I am working on developing efficient Wasserstein-distance-based machine-learning algorithms for uncertainty quantification tasks. My recent work lies in two directions: i) reconstructing certain types of stochastic differential equations (SDEs) from time-series data, with applications in understanding noisy cellular dynamics and analyzing stock price dynamics and ii) quantifying extrinsic noise, i.e., reconstructing the distribution of unknown model parameters from observed data. 

After extracting dynamics from time-series data, kinetic modeling, which links individuals' behavior with macroscopic quantities, is required to understand population-level dynamics. I work on applying kinetic theories to build rigorous mathematical models for describing population dynamics to study how individuals' behavior would influence population dynamics, with applications in biology, ecology, and economics. Also, I work on controlling structured population dynamics with applications in controlling disease spread in social networks.

Activities »
a - Copy word for word the stretch of the research summary from "I am working" through "from observed data.".
b - Carry the research summary forward, starting right after its final sentence.
You can leave the listing aside.

Material supplied »

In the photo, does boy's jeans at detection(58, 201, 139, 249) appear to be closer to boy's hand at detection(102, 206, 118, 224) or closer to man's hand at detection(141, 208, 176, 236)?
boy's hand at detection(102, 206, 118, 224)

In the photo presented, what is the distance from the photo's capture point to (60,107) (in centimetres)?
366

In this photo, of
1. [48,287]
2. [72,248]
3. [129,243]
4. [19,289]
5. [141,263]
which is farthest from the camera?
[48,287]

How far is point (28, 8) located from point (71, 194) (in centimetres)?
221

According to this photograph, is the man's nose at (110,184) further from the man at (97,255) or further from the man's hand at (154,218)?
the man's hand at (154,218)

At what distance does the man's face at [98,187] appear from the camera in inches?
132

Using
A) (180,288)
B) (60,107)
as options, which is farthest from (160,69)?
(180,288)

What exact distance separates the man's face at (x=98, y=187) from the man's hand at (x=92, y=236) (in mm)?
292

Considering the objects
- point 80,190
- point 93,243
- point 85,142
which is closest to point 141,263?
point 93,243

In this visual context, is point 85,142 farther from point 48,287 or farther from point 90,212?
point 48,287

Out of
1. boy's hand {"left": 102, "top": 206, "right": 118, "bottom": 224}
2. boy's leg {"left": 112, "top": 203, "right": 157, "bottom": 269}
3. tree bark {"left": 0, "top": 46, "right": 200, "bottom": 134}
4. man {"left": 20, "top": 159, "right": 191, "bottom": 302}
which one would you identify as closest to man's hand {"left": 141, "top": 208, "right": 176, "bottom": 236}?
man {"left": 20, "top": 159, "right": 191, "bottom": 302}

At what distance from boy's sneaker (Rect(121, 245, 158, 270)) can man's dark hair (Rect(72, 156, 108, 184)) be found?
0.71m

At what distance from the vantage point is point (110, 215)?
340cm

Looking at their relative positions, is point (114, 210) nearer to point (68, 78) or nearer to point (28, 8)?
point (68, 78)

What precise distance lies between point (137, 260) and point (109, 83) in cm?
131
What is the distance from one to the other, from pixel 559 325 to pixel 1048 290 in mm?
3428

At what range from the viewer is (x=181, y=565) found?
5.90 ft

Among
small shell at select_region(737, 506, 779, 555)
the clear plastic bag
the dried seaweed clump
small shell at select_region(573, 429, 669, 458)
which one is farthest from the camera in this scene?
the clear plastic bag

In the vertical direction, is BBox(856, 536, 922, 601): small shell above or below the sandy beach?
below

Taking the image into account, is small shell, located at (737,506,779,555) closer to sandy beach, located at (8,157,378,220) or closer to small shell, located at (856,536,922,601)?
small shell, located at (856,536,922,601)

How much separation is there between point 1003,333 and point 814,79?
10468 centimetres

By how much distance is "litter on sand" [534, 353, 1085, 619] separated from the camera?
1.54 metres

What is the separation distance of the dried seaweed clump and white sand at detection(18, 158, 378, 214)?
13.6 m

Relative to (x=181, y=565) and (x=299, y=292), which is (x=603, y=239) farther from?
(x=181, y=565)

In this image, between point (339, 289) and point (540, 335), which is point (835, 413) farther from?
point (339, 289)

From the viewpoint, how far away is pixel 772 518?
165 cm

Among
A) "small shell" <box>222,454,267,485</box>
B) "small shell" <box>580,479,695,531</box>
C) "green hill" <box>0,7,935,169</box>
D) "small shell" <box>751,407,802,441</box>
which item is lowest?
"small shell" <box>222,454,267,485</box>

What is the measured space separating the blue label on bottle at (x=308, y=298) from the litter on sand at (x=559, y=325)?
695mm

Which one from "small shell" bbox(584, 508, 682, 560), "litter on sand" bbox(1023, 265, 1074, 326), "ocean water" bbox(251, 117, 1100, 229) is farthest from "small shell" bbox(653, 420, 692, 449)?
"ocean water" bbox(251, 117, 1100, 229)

Results for each task »
a -
I am working on developing efficient Wasserstein-distance-based machine-learning algorithms for uncertainty quantification tasks. My recent work lies in two directions: i) reconstructing certain types of stochastic differential equations (SDEs) from time-series data, with applications in understanding noisy cellular dynamics and analyzing stock price dynamics and ii) quantifying extrinsic noise, i.e., reconstructing the distribution of unknown model parameters from observed data.

b -
Equations that describe population dynamics in biophysics are sometimes defined in unbounded domains to track quantities whose scales span across different magnitudes. Thus, those quantities sometimes require tracking in unbounded domains. We developed a novel adaptive spectral method to efficiently solve unbounded-domain spatiotemporal equations for simulating population dynamics. My adaptive spectral method finds wide applications in other fields such as quantum mechanics and material science.